The latter is clearly the Brexit effect at work. The UK has few friends right now. We picked the wrong time to give up EUing.
 

Commodus

Diamond Member
Oct 9, 2004
9,210
6,809
136
I'm surprised by the graph showing Trump's popularity in Russia plunging since shortly after his election. Ditto with it rising in England in the same time period. I wonder why on both.

To partly parallel what pmv said: Russians liked Trump because it sounded like he'd be a Putin stooge, but they didn't know much else about him. When he took office and it was clear he was just a bumbling idiot... well, anyone who thought he supported Russia out of intelligence and empathy quickly had those hopes dashed. And I wouldn't be surprised if many of them realized they didn't have to like Trump anymore now that Russia's basic election meddling goals were met (the damage was done just by getting Trump into office).

As for the UK, well... the UK sadly has a lot of bigots, even if they're not as prevalent as they are in the US.
 

Viper1j

Diamond Member
Jul 31, 2018
4,169
3,645
136
I'm surprised by the graph showing Trump's popularity in Russia plunging since shortly after his election. Ditto with it rising in England in the same time period.
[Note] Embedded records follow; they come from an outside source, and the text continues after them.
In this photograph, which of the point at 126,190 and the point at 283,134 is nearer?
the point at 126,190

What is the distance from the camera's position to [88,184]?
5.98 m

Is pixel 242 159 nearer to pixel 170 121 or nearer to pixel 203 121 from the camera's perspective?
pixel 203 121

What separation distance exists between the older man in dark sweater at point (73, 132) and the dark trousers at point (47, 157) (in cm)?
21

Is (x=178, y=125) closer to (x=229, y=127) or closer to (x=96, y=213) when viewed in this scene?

I wonder why on both.

I'm not sure that it's a "popularity poll" in the strictest sense.

If the question is "do you think Pres. Smith will do the right thing?" It doesn't really matter how much the person is liked, it's more a measure of integrity and honor than anything else.
 
  • Like
Reactions: tweaker2

tweaker2

Lifer
Aug 5, 2000
14,518
6,950
136
I'm not sure that it's a "popularity poll" in the strictest sense.

If the question is "do you think Pres. Smith will do the right thing?" It doesn't really matter how much the person is liked, it's more a measure of integrity and honor than anything else.
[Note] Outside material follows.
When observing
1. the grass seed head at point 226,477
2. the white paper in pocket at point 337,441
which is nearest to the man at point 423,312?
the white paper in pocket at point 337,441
Generally speaking, a good point made about how a query is authored and the effects it causes. I will keep that in mind. :beermug:
 

Greenman

Lifer
Oct 15, 1999
20,357
5,111
136
To partly parallel what pmv said: Russians liked Trump because it sounded like he'd be a Putin stooge, but they didn't know much else about him. When he took office and it was clear he was just a bumbling idiot... well, anyone who thought he supported Russia out of intelligence and empathy quickly had those hopes dashed. And I wouldn't be surprised if many of them realized they didn't have to like Trump anymore now that Russia's basic election meddling goals were met (the damage was done just by getting Trump into office).
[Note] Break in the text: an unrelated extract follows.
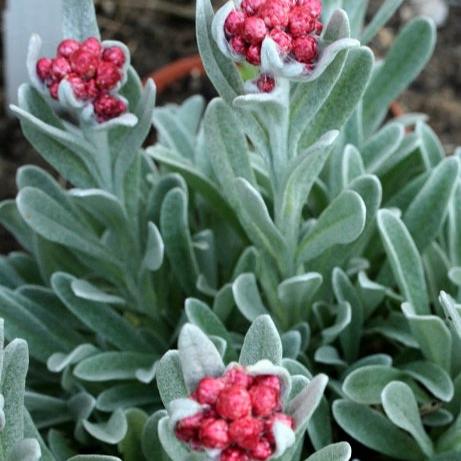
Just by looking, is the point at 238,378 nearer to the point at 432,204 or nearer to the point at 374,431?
the point at 374,431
As for the UK, well... the UK sadly has a lot of bigots, even if they're not as prevalent as they are in the US.
It's fascinating how our world views are so fundamentally different. You see the Russians installing Trump as president, I see him being elected. You see bigots as the cause of brexit, and while that may well be true (I have no idea), it was a valid vote in a democratic nation. The only conclusion we can reach there (by your logic) is that the majority of British voters are bigots.
 

Commodus

Diamond Member
Oct 9, 2004
9,210
6,809
136
It's fascinating how our world views are so fundamentally different. You see the Russians installing Trump as president, I see him being elected. You see bigots as the cause of brexit, and while that may well be true (I have no idea), it was a valid vote in a democratic nation. The only conclusion we can reach there (by your logic) is that the majority of British voters are bigots.

I don't think the Russians were sure to have installed Trump, but what they were hoping for came true. There's no doubt that Putin and many Russians were hoping for Trump because they knew he'd be soft on them.

Likewise, I don't necessarily think bigots were the only reason Brexit happened, but they certainly played a part -- a significant number of "leave" voters saw this as a chance to limit immigration. So I wouldn't say that the majority of pro-Brexit voters were bigots, but without bigots there's a chance the UK would still be in the EU.